The report outlines a framework that adapts global best practices while minimising changes to existing regulations to help attract international capital and build domestic capacity.
Vietnam’s Power Development Plan VIII sets a target of 6–17GW of offshore wind by 2035 and up to 139GW by 2050.
Achieving these goals will require large-scale investment from public, private, domestic and international sources.
“With some of the world’s most promising offshore wind resources, Vietnam is poised to harness this new technology,” said Chiara Rogate, senior energy specialist for Vietnam.

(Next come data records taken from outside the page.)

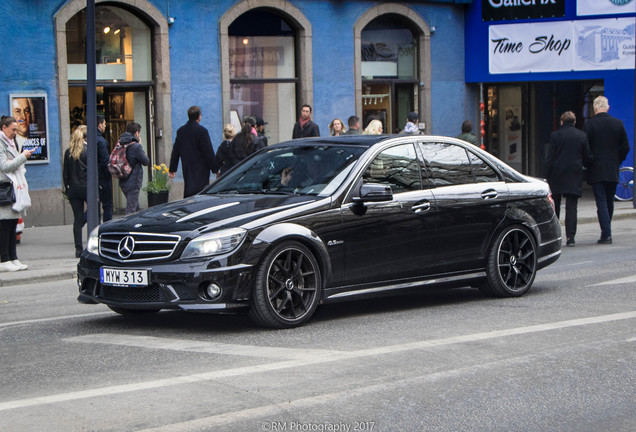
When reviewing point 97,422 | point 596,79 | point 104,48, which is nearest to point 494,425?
point 97,422

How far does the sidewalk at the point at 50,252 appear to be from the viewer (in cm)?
1255

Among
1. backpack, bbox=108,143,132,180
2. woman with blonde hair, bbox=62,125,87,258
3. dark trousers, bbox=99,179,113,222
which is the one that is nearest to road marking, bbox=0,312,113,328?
woman with blonde hair, bbox=62,125,87,258

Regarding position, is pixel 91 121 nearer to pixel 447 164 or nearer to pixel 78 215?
pixel 78 215

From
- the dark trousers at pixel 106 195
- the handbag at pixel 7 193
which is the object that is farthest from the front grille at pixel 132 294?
the dark trousers at pixel 106 195

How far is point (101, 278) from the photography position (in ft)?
26.8

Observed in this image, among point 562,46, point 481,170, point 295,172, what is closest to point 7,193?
point 295,172

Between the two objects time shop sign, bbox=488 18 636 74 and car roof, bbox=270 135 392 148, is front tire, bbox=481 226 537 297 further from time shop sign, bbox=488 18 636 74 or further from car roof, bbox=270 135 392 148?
time shop sign, bbox=488 18 636 74

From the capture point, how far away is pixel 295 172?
8.93 meters

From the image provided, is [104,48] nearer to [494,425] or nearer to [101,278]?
[101,278]

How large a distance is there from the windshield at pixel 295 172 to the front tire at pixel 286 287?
653 mm

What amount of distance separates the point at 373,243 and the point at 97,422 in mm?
3610

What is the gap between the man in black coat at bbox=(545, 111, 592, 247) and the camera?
14.8m

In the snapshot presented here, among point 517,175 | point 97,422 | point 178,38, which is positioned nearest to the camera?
point 97,422

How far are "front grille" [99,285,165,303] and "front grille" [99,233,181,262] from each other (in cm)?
22
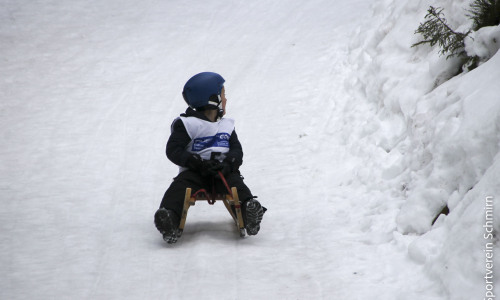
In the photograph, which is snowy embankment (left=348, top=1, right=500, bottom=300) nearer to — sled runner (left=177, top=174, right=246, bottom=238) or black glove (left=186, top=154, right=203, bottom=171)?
sled runner (left=177, top=174, right=246, bottom=238)

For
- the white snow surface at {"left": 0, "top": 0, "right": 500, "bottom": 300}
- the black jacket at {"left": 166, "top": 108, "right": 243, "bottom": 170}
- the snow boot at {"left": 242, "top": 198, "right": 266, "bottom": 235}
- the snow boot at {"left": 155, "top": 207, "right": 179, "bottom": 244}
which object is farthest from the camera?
the black jacket at {"left": 166, "top": 108, "right": 243, "bottom": 170}

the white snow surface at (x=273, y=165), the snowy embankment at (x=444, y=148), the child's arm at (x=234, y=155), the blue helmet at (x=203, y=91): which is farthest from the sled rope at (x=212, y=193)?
the snowy embankment at (x=444, y=148)

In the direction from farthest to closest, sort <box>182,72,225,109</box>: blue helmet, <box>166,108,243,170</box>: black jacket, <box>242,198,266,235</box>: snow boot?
<box>182,72,225,109</box>: blue helmet < <box>166,108,243,170</box>: black jacket < <box>242,198,266,235</box>: snow boot

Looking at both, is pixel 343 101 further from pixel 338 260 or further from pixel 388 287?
pixel 388 287

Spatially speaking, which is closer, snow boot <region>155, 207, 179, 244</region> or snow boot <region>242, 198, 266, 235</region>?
snow boot <region>155, 207, 179, 244</region>

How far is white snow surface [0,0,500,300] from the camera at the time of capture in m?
3.41

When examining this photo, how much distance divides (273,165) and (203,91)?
187 centimetres

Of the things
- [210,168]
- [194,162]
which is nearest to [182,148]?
[194,162]

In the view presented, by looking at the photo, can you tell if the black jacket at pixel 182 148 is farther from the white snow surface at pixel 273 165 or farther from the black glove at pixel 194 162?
the white snow surface at pixel 273 165

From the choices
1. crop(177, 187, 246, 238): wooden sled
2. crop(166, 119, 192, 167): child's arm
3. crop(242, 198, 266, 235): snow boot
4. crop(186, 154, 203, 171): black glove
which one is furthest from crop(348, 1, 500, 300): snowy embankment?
crop(166, 119, 192, 167): child's arm

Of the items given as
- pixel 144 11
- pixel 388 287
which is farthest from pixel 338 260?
pixel 144 11

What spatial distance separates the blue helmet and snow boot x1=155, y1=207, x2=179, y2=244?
0.92m

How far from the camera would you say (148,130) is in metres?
7.37

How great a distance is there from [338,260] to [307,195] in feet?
4.89
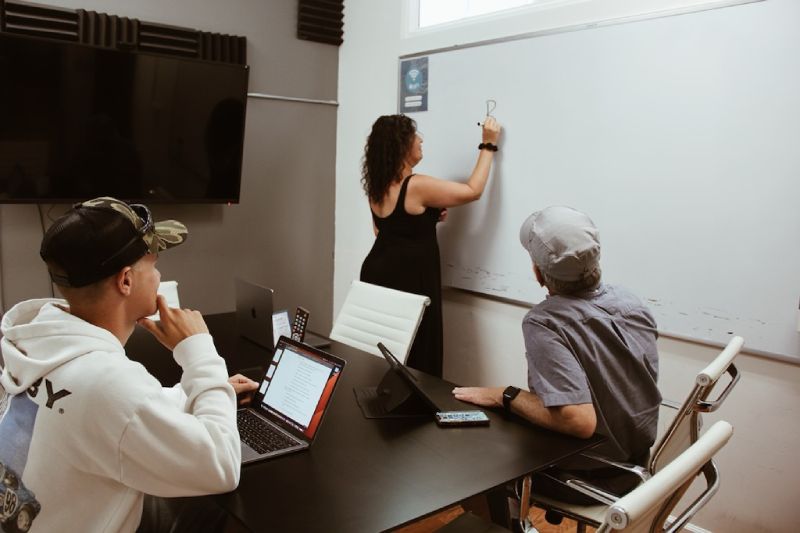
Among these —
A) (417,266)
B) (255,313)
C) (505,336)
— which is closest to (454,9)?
(417,266)

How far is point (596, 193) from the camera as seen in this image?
285 centimetres

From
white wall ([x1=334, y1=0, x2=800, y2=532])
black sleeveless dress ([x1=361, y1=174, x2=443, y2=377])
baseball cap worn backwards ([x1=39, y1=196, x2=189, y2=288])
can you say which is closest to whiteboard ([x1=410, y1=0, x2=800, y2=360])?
white wall ([x1=334, y1=0, x2=800, y2=532])

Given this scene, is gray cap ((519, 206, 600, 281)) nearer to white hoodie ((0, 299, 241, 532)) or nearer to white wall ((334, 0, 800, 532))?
white hoodie ((0, 299, 241, 532))

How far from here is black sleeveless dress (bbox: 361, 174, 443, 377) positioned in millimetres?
3215

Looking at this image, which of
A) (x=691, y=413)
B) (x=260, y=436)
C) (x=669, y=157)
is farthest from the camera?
A: (x=669, y=157)

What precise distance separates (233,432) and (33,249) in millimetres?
2518

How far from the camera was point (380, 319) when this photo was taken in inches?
110

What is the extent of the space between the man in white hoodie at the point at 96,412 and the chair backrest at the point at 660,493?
737 millimetres

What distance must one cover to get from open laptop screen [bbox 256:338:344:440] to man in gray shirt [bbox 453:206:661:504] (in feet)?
1.74

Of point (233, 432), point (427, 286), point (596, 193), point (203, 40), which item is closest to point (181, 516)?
point (233, 432)

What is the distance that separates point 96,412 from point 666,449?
4.80ft

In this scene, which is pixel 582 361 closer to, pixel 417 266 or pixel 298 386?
pixel 298 386

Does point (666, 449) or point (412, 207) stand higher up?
point (412, 207)

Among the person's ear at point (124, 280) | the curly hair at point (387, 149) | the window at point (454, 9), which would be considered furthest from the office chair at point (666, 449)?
the window at point (454, 9)
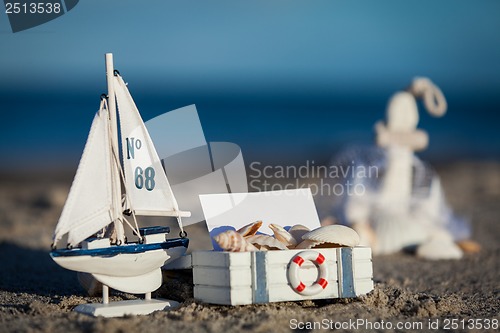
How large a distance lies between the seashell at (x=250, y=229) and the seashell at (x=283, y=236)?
11cm

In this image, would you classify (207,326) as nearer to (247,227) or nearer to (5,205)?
(247,227)

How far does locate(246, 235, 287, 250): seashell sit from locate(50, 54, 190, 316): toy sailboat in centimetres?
51

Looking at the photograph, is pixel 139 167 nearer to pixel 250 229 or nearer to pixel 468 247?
pixel 250 229

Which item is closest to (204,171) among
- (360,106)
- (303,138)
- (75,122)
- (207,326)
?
(207,326)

“To establish Vietnam as a reliable, long-term investment destination… clear, transparent, and attractive policies and procedures are essential,” she added.
The report, funded by ESMAP and Australia’s DFAT, was produced with support from the IFC and in consultation with Vietnam’s ministries of industry and trade and of agriculture and environment.
Regulatory reforms introduced in late 2024 and early 2025 have already begun to create more defined pathways for project development.
Sean Whittaker, co-lead of the World Bank offshore wind development programme, said: “To realise its offshore wind potential… Vietnam will need a balanced approach that harnesses both state leadership and private sector innovation.”
The report identifies remaining investment and regulatory barriers and provides targeted recommendations to scale up delivery of the country’s offshore wind pipeline.